Return the following data exactly, with all pictures left out.
[Source data]
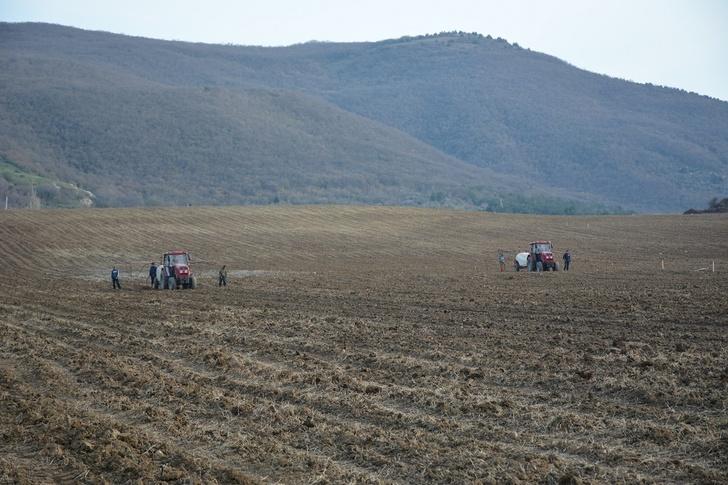 В Севастополе агрофирма «Золотая Балка» закладывает новые виноградники
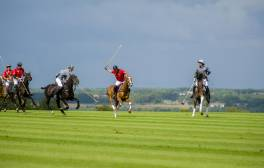 Try your hand at Polo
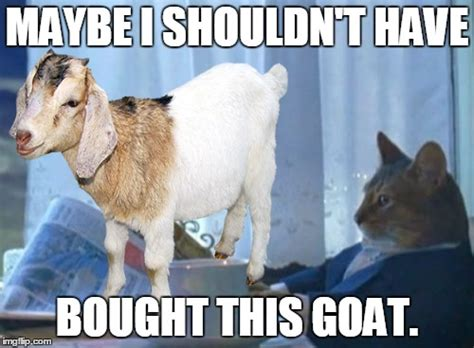 Funny Goat Memes - funny goat isis pictures to pin on pinterest pinsdaddy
[/Source data]
Answer to this task —
 В Севастополе агрофирма «Золотая Балка» закладывает новые виноградники
 Try your hand at Polo
 Funny Goat Memes - funny goat isis pictures to pin on pinterest pinsdaddy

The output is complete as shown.